Study questions:
A) Answer these from the Scrapy middleware code:
(i) Which module is RetryMiddleware imported from?
(ii) Which class does RandomUserAgentMiddleware inherit from?
(iii) What setting name does from_crawler look up to get the list of user agents?
B) Pick up the Scrapy middleware code after its last line and keep writing it.
[Document segment]
Middlewares – Middleware System

Downloader Middleware

# middlewares.py
import random
from scrapy import signals
from scrapy.downloadermiddlewares.useragent import UserAgentMiddleware
from scrapy.downloadermiddlewares.retry import RetryMiddleware
from scrapy.utils.response import response_status_message
import time

class RandomUserAgentMiddleware(UserAgentMiddleware):
    """Random User-Agent middleware"""

    def __init__(self, user_agents):
        self.user_agents = user_agents

    @classmethod
    def from_crawler(cls, crawler):
        settings = crawler.settings
        user_agents = settings.get('USER_AGENTS', [
            'Mozilla/5.0 (Windows NT 10.0; Win64; x64) AppleWebKit/537.36',
            'Mozilla/5.0 (Macintosh; Intel Mac OS X 10_15_7) AppleWebKit/537.36'
        ])
        return cls(user_agents)
[/Document segment]
[Given data]
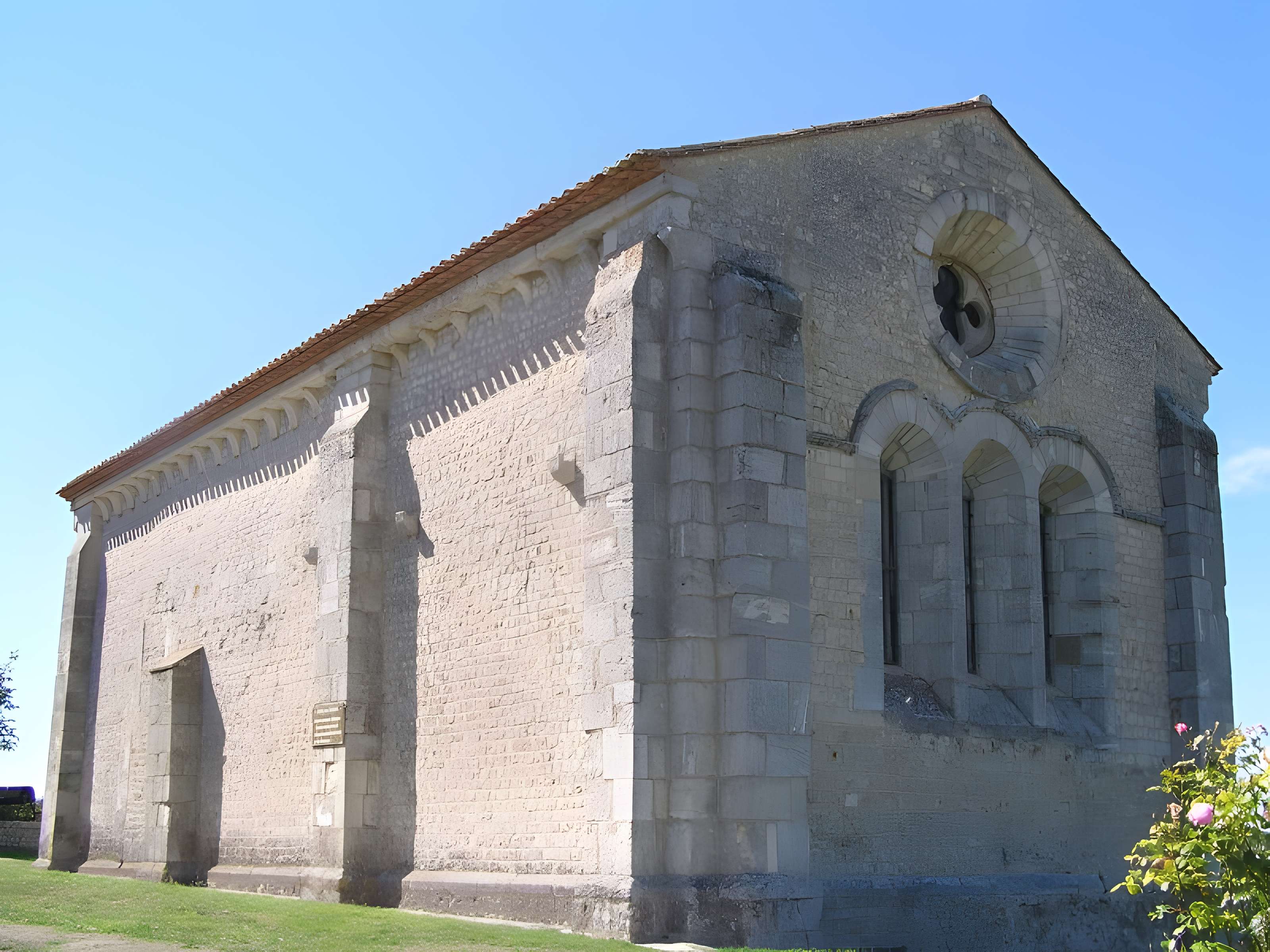 Chapelle des Templiers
[/Given data]
Results:
A)
(i) scrapy.downloadermiddlewares.retry
(ii) UserAgentMiddleware
(iii) USER_AGENTS

B)
    def process_request(self, request, spider):
        if self.user_agents:
            request.headers['User-Agent'] = random.choice(self.user_agents)

class ProxyMiddleware:
    """Proxy middleware"""

    def __init__(self, proxy_list):
        self.proxy_list = proxy_list

    @classmethod
    def from_crawler(cls, crawler):
        proxy_list = crawler.settings.get('PROXY_LIST', [])
        return cls(proxy_list)

    def process_request(self, request, spider):
        if self.proxy_list and not request.meta.get('proxy'):
            proxy = random.choice(self.proxy_list)
            request.meta['proxy'] = proxy
            spider.logger.debug(f"Using proxy: {proxy}")

class CustomRetryMiddleware(RetryMiddleware):
    """Custom retry middleware"""

    def __init__(self, settings):
        super().__init__(settings)

    @classmethod
    def from_crawler(cls, crawler):
        return cls(crawler.settings)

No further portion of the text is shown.